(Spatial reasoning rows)
===============

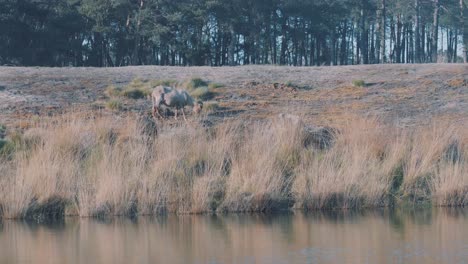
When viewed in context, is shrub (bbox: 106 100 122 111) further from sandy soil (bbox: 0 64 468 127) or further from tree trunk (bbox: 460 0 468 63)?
tree trunk (bbox: 460 0 468 63)

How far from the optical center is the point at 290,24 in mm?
65750

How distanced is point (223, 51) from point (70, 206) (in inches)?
1889

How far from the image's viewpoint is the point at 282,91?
1051 inches

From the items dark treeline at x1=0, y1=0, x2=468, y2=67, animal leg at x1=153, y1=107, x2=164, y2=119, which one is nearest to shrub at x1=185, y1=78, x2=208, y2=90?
animal leg at x1=153, y1=107, x2=164, y2=119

===============

- PROBLEM DETAILS: Rewrite the rows from the line containing "From the items" through the end of the rows as a two-column CSV with the headers input and output. Put each row's text and its answer in their own quoted fields, one line per row, with line breaks replaced by spaces.

- THE COMPLETED TASK:
input,output
"From the items dark treeline at x1=0, y1=0, x2=468, y2=67, animal leg at x1=153, y1=107, x2=164, y2=119, which one is nearest to shrub at x1=185, y1=78, x2=208, y2=90?","animal leg at x1=153, y1=107, x2=164, y2=119"